Transcribe the records in full; omit images.

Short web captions

----

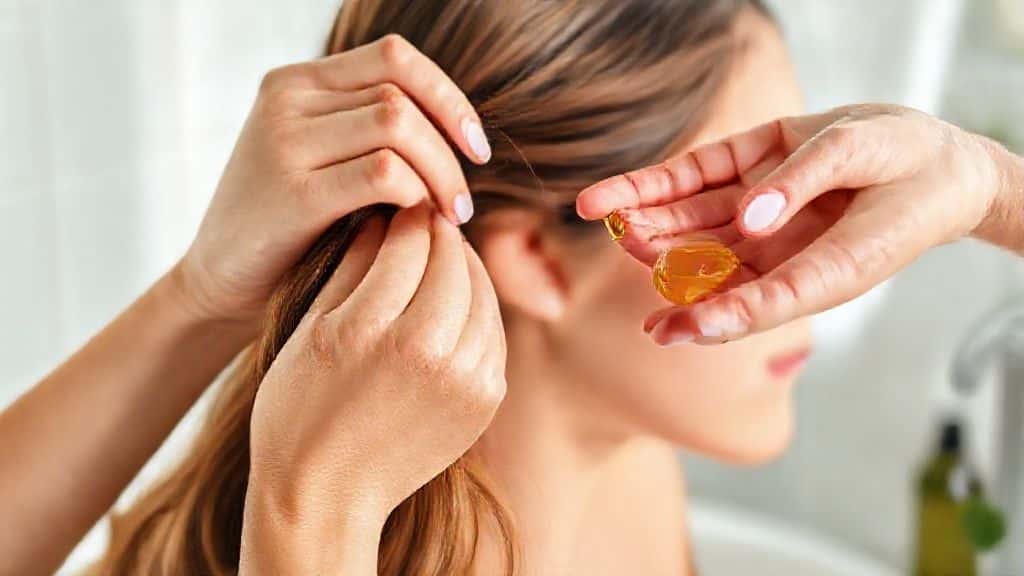 Cuidados na aplicação capilar e na pele Cuidados na aplicação capilar e na pele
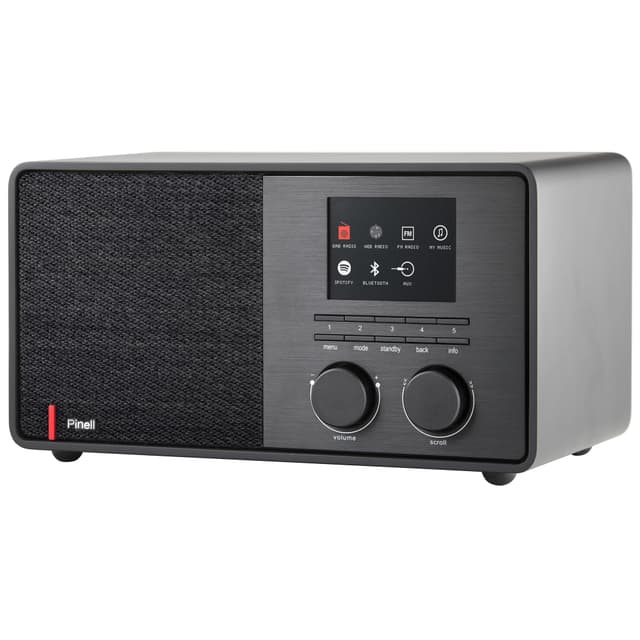 Pinell Supersound 301 DAB+/FM-radio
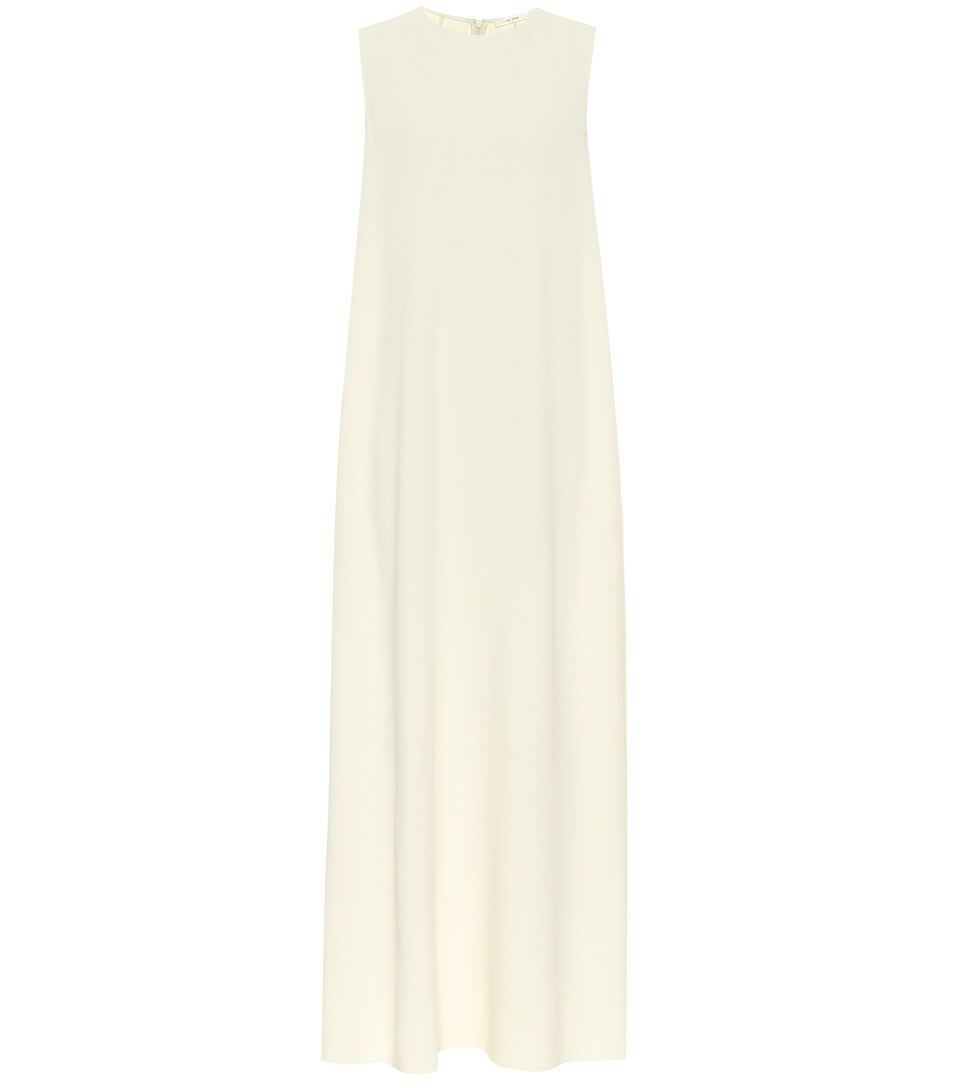 Eno Cady Maxi Dress The Row Mytheresa The row model name / style: eno cady maxi dress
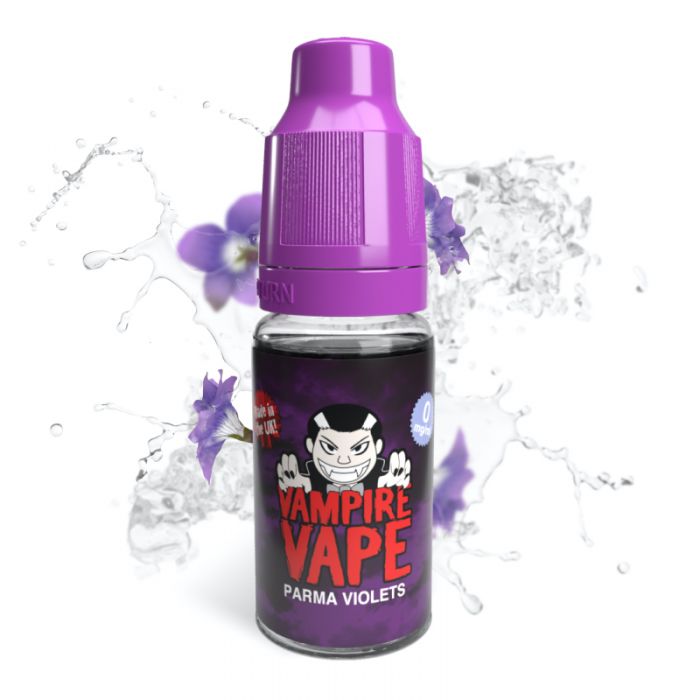 Vampire Vape Parma Violets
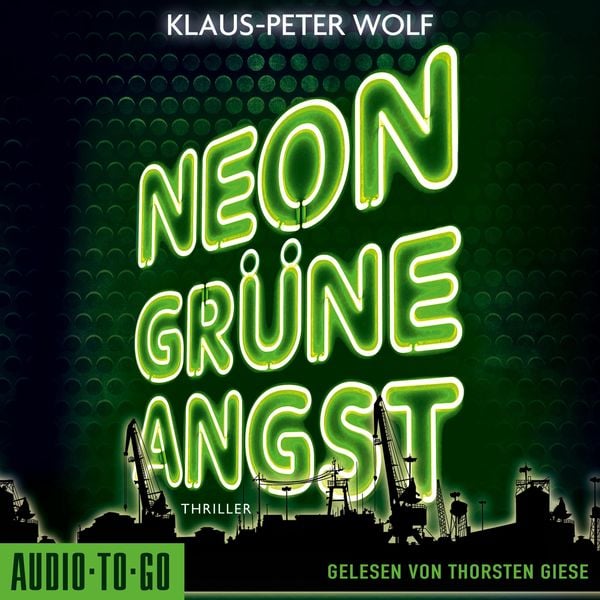 Produktbild: Neongr&uuml;ne Angst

----

ANSWER FOR THIS EXERCISE:
 Cuidados na aplicação capilar e na pele Cuidados na aplicação capilar e na pele
 Pinell Supersound 301 DAB+/FM-radio
 Eno Cady Maxi Dress The Row Mytheresa The row model name / style: eno cady maxi dress
 Vampire Vape Parma Violets
 Produktbild: Neongr&uuml;ne Angst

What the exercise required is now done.